5. Take a look at your team’s bowl prospects this season. Which bowl(s) do you think you have a reasonable shot of ending up in? Of the teams you might likely face in a bowl, which team would you most want to play and why (maybe you’ve always wanted to see how your team would match up with them, maybe there’s an old score you want to settle, or maybe you just want to finish the season with an easy win)? Conversely, which potential opponent would you really like to avoid in a bowl game?
As I’ve said previously, hello, Detroit!
OK, realistically, Iowa and their 25,000 fans who will go anywhere are a good bet to avoid ever being the last Big Ten team picked for a bowl. But that’s what will happen if the Hawks don’t win at least one of the two remaining games, and I don’t like their chances against Central Michigan and their creepy brand of ninja football. Plus we were among the first on the Brian Kelly Greatness Express.

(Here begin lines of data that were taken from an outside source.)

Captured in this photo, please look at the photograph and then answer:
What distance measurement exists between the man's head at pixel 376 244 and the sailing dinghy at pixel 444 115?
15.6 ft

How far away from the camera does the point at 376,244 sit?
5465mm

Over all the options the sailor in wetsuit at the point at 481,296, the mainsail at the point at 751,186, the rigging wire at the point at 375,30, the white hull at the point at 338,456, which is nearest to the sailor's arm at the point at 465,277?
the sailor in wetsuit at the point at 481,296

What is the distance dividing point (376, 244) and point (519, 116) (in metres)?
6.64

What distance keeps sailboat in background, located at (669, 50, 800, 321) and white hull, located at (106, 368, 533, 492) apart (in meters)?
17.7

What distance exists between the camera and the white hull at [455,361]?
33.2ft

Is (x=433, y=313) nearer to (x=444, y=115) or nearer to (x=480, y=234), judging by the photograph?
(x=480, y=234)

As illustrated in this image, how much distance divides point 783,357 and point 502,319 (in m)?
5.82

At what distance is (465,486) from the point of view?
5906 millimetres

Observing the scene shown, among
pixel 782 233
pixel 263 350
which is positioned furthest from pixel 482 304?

One more victory would probably send Iowa to the Insight Bowl. The folks in Phoenix were pleased with how well Iowa State fans traveled in the Sage Rosenfels Epoch and would probably welcome a repeat of that over, say, Indiana. That would put Iowa against the #6 team in the Big 12. CFN says that would be Texas Tech, which would be horrible for the Hawkeyes, but you never know. As we learned last week, that’s why they play the games. It would be nice if that would occasionally, y’know, work out in our favor.
6. In a roundtable question during the off-season, we were asked whom you’d pick if your current coach fell deathly ill and you had to select another coach to lead your team to victory. Let’s turn this around and imagine that you’ve somehow schemed your way onto the search committee to select your biggest rival’s next head coach. Which rival would that be, and which coaching sooper genius would you try to stick them with?
This may not be such a hypothetical question, as Dan McCarney may be on his way out at Iowa State, and really, isn’t it about time Terry Allen got another shot at being a head coach?
BREAKING!
Or not!
Dan McCarney gets whacked!
Oh no he doesn’t!
. . . but Mac and ISU athletic director Jamie Pollard are scheduled to meet again today. Still, if Pollard intended to make a switch now, he would’ve told McCarney last night that he was done at ISU. So I’m saying “no firing,” or at least not yet.